PORTES OUVERTES AUX MAISONS CLOSES ?
La députée du Var Valérie Gomez-Bassac a relancé le débat en déclarant que l’idée de la réouverture des maisons closes ne devait pas être écartée. Les avis sont contrastés. Nos lecteurs y sont plutôt favorables.
En déclarant qu’elle n’écartait pas l’idée de leur réouverture, la députée Valérie Gomez-Bassac ne mesurait pas la portée de ses propos. Dans le Var, les escorts de luxe côtoient les rescapées de camps de réfugiés, avec en toile de fond une loi de 2016 qui peine à être appliquée
La prostitution est un thème qui, de tout temps, a irrigué la littérature et les arts. Deux films français, Sauvage et Shéhérazade, viennent de traiter le sujet frontalement. Dans une veine réaliste, loin de l’artifice poétique. Une plongée sans concession dans un quotidien précaire, aux antipodes du regard décalé des réalités que certains semblent encore avoir sur cette douloureuse exploitation corporelle. En cette fin d’été, la députée de la 6e circonscription du Var, Valérie Gomez-Bassac, en visite à la brigade de gendarmerie de La Roquebrussanne, plaidait de son côté pour un « retour des maisons closes » dans l’Hexagone.
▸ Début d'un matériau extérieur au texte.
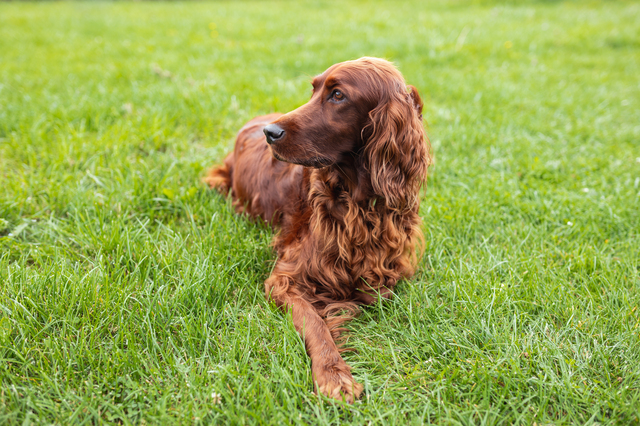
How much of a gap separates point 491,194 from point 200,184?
6.93 ft

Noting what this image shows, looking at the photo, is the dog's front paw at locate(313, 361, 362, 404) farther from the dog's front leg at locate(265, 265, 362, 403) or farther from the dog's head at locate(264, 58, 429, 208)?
the dog's head at locate(264, 58, 429, 208)

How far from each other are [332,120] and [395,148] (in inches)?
12.7

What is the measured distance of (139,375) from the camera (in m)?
1.69

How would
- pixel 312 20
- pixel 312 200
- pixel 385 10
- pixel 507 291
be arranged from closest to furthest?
pixel 507 291 → pixel 312 200 → pixel 312 20 → pixel 385 10

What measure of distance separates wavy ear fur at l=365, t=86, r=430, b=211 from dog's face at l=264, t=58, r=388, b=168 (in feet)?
0.22

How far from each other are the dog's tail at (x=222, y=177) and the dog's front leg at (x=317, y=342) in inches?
44.5

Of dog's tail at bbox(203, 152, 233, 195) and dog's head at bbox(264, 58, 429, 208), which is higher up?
dog's head at bbox(264, 58, 429, 208)

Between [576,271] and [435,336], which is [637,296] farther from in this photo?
[435,336]

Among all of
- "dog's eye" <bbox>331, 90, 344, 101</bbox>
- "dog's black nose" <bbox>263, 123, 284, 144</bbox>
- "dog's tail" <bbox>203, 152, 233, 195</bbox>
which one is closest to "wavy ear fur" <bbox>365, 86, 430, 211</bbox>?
"dog's eye" <bbox>331, 90, 344, 101</bbox>

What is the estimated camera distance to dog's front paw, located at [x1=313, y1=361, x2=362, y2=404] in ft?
5.39

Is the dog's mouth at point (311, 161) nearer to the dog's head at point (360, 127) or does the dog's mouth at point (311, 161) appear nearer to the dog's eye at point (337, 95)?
the dog's head at point (360, 127)

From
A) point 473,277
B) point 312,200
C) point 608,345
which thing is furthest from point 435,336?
point 312,200

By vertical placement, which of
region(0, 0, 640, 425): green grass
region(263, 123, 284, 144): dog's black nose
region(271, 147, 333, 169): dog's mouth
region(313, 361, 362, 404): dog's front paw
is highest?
region(263, 123, 284, 144): dog's black nose

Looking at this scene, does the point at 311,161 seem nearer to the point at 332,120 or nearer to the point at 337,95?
the point at 332,120
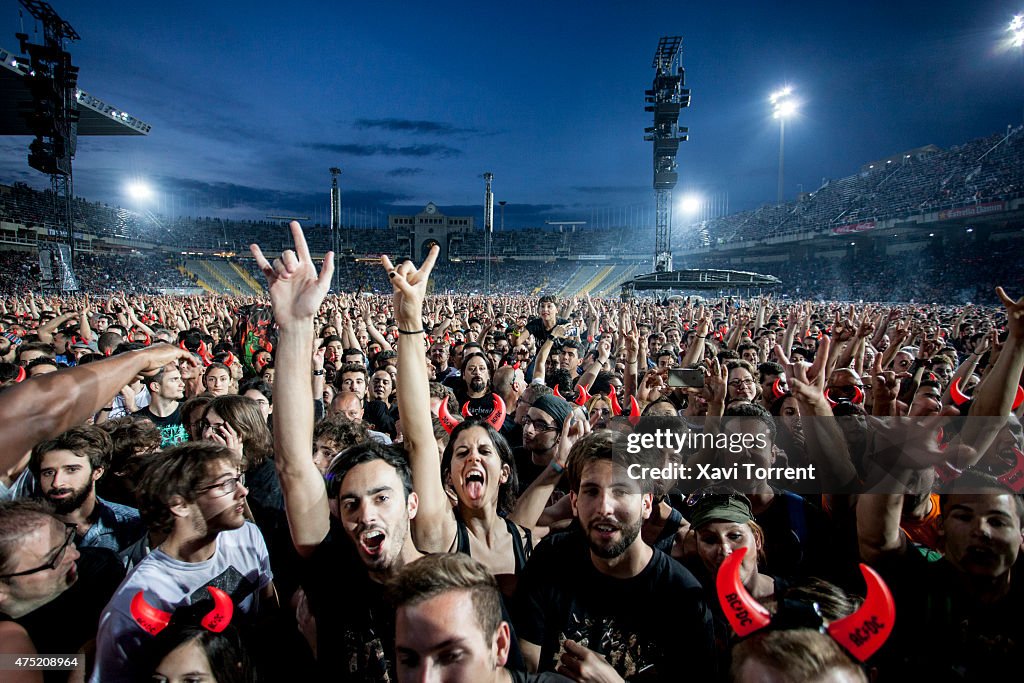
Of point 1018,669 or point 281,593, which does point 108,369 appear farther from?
point 1018,669

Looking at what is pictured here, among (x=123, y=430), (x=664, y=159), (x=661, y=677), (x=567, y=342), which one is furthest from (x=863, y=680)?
(x=664, y=159)

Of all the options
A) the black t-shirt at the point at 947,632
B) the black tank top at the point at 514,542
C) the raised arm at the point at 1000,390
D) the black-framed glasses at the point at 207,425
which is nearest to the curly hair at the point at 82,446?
the black-framed glasses at the point at 207,425

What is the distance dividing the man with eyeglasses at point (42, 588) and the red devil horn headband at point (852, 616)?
231cm

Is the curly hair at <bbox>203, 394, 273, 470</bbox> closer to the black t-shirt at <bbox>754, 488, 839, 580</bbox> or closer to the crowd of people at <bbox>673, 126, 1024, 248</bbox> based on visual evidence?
the black t-shirt at <bbox>754, 488, 839, 580</bbox>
Des propos qui ont rouvert de manière enflammée le débat sur la prostitution et ses lieux dédiés...
Le pire des enfermements
Dans le Var, elles seraient quelque 250 à pratiquer dans la rue, dont plus de 90 % d’étrangères pour une moyenne d’âge de 35 ans. « Des chiffres très compliqués à confirmer», modère toutefois Muriel Huré, déléguée du Mouvement du Nid (lire par ailleurs) qui va ponctuellement à leur rencontre à travers le département. « Sur Toulon, on les retrouve vers la gare, avenue Vauban, le long du Zénith, vers la préfecture... Surtout des Nigérianes car il ne reste plus que quelques Roumaines depuis que le réseau a été démantelé l’an dernier. À Brignoles ou Le Muy, elles exercent sur les routes l’après-midi, aux Arcs près de la gare. À Port-Fréjus, il y a les “salons de massage”», à Saint-Tropez les escort de luxe qui sont, elles aussi, impossibles à recenser, etc.», énumère celle qui a répondu par une lettre cinglante aux propos de la députée varoise. « La prostitution est un sujet complexe dont il ne faut pas parler à la légère ! Vous voulez les enfermer alors que, comme me le disait une personne qui a connu les maisons closes avant la loi de Marthe Richard en 1946, “l’enfer de cet enfermement était le pire que l’on puisse imaginer” ». «Plus récemment, la police espagnole a libéré du Club Dallas 23 jeunes Roumaines, dont trois majeures seulement... Elles étaient toutes brûlées à la cigarette et n’avaient depuis des mois que quatre heures par jour pour se reposer. Rendement oblige ! La presse espagnole en a à peine parlé et en France, nous n’en avons eu qu’un faible écho. En 2017, nos délégations ont rencontré 5 861 personnes sur le trottoir. Je peux vous dire qu’aucune d’entre elles ne rêve de maison close où c’est l’abattage. D’ailleurs, dans les pays “régularistes”, où la prostitution devient un métier, beaucoup préfèrent la rue », conclut Mme Huré à l’attention de l’élue basée à Rocbaron, muette en retour.
Crime organisé
« Oui, les maisons closes existent en Catalogne, Allemagne et Pays-Bas. Mais ces pays s’interrogent sur ce modèle ultralibéral qui feint de penser que la prostitution pourrait être une activité professionnelle comme une autre. Ils se rendent compte que les personnes qui “travaillent” sont en fait des étrangères exploitées, de plus en plus souvent des mineures et les propriétaires, des représentants du crime organisé », tranche Me Charpenel, pour qui ce remugle d’un autre âge n’est pas plus envisageable en milieu clos qu’en bordure de trottoir.